Work required: Take the records below and set down exactly the lines from the one with "Onion Salad Apache" to the one with "Shot of young", ends included; do not copy the pictures.

------ Data for the task ------

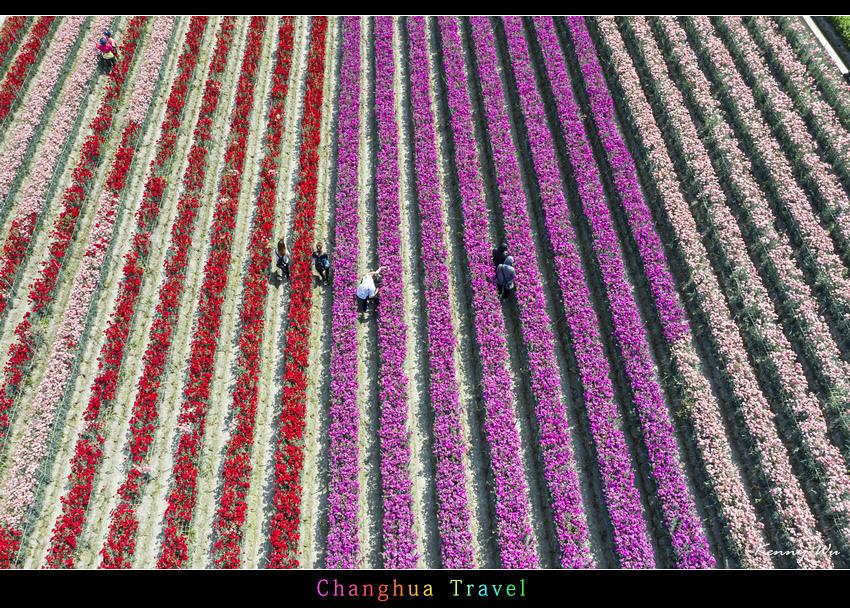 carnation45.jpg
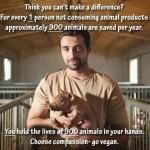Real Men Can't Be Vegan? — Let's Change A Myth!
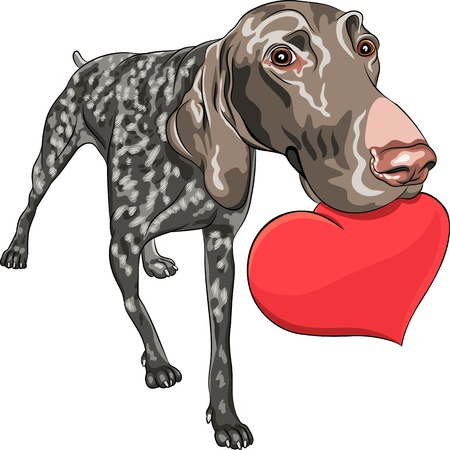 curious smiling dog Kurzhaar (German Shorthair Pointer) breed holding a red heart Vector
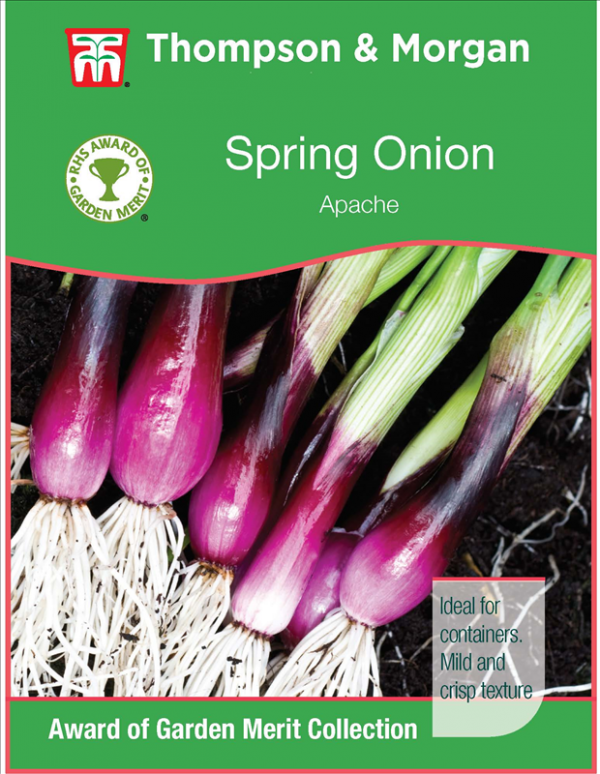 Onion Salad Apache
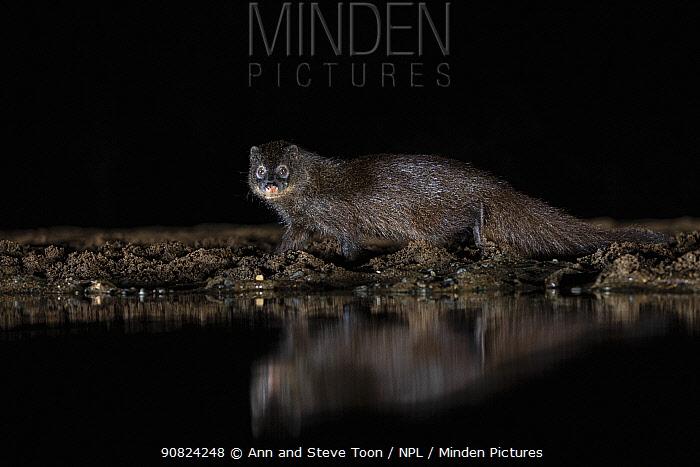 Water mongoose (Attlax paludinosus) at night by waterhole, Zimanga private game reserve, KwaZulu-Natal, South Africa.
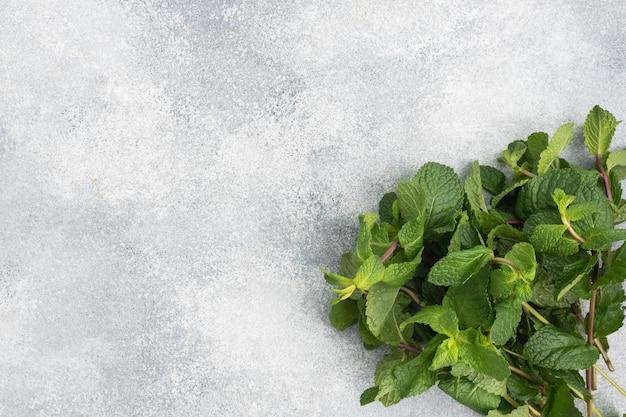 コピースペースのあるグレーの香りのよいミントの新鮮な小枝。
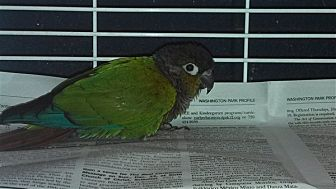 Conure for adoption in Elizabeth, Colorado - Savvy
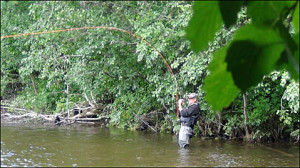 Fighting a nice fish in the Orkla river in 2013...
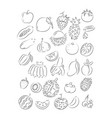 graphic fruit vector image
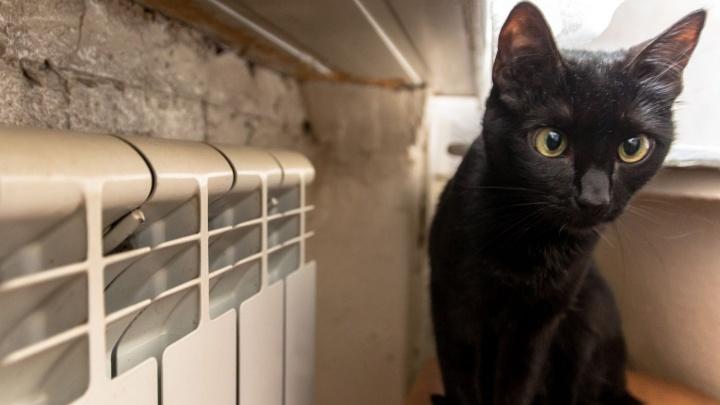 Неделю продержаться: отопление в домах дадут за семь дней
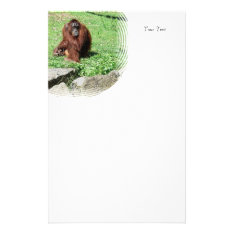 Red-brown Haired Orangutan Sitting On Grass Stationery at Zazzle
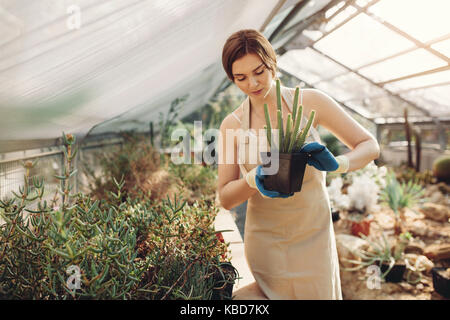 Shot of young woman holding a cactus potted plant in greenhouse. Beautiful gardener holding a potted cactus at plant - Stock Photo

------
------ Data for the task ------

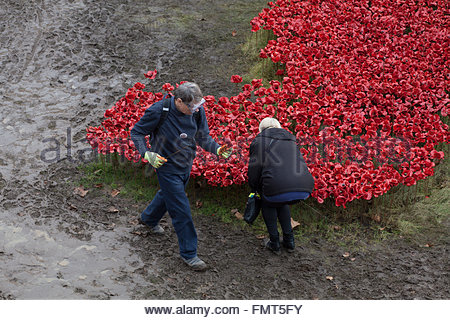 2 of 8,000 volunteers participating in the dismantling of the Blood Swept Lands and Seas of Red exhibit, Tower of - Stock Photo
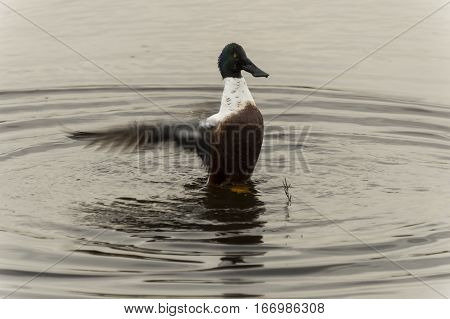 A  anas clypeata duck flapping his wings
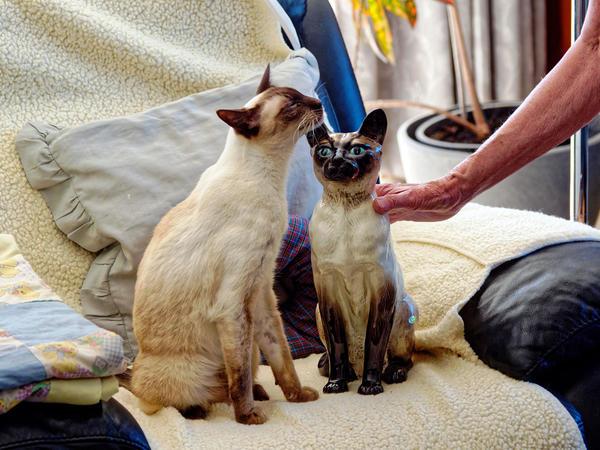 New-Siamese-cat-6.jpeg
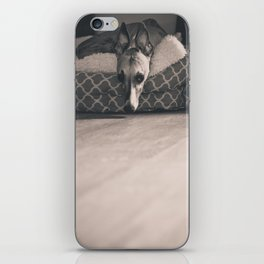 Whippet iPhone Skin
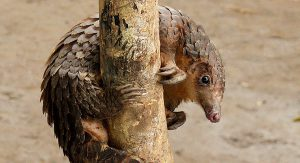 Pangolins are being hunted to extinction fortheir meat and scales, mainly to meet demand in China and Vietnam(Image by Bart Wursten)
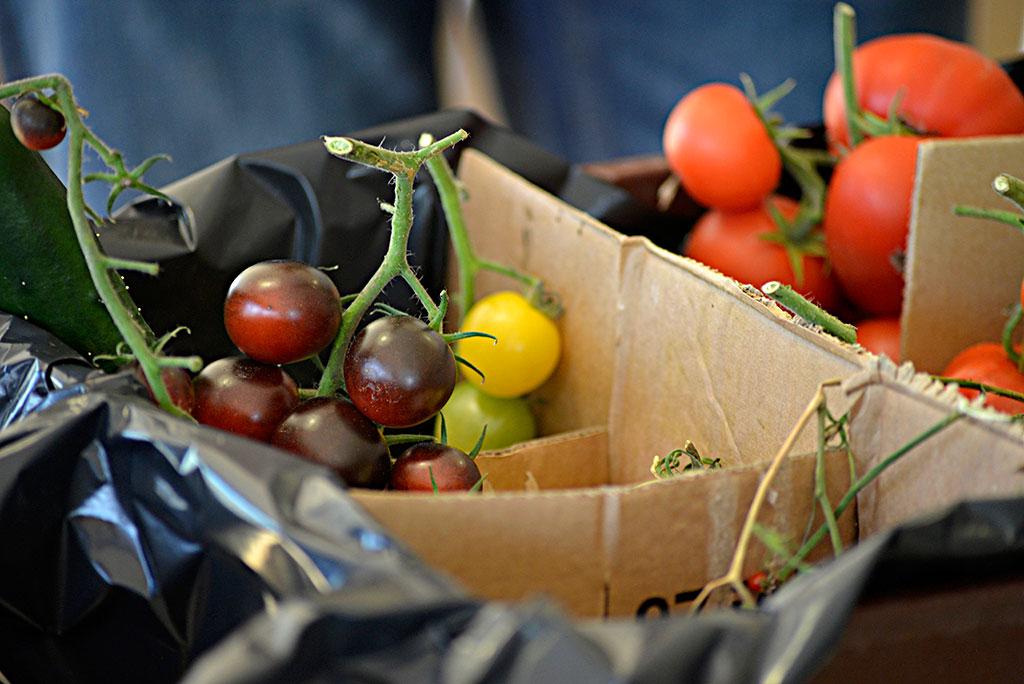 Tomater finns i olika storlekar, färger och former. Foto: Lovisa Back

------
------ Data for the task ------

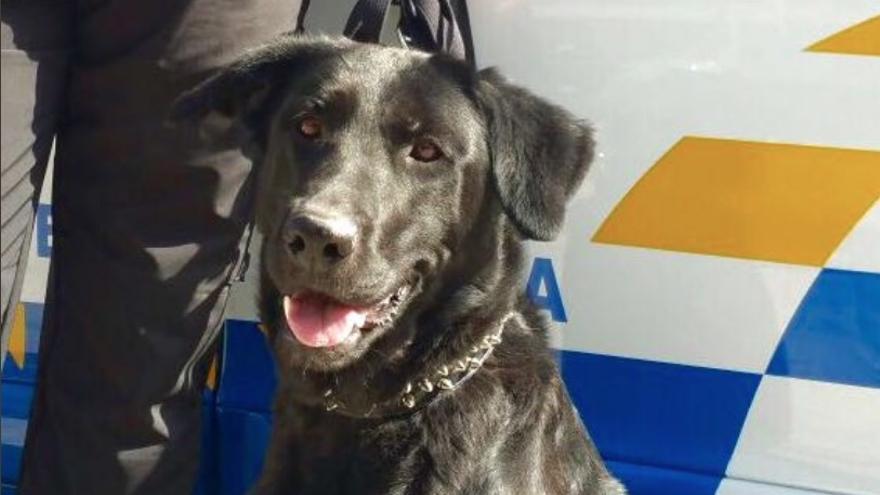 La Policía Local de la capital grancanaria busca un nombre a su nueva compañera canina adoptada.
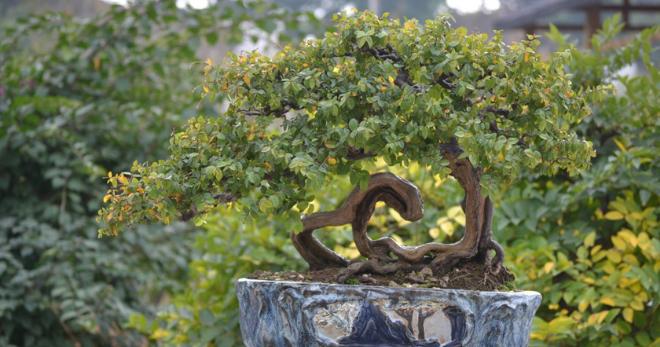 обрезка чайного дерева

------

Answer:
 Onion Salad Apache
 Water mongoose (Attlax paludinosus) at night by waterhole, Zimanga private game reserve, KwaZulu-Natal, South Africa.
 コピースペースのあるグレーの香りのよいミントの新鮮な小枝。
 Conure for adoption in Elizabeth, Colorado - Savvy
 Fighting a nice fish in the Orkla river in 2013...
 graphic fruit vector image
 Неделю продержаться: отопление в домах дадут за семь дней
 Red-brown Haired Orangutan Sitting On Grass Stationery at Zazzle
 Shot of young woman holding a cactus potted plant in greenhouse. Beautiful gardener holding a potted cactus at plant - Stock Photo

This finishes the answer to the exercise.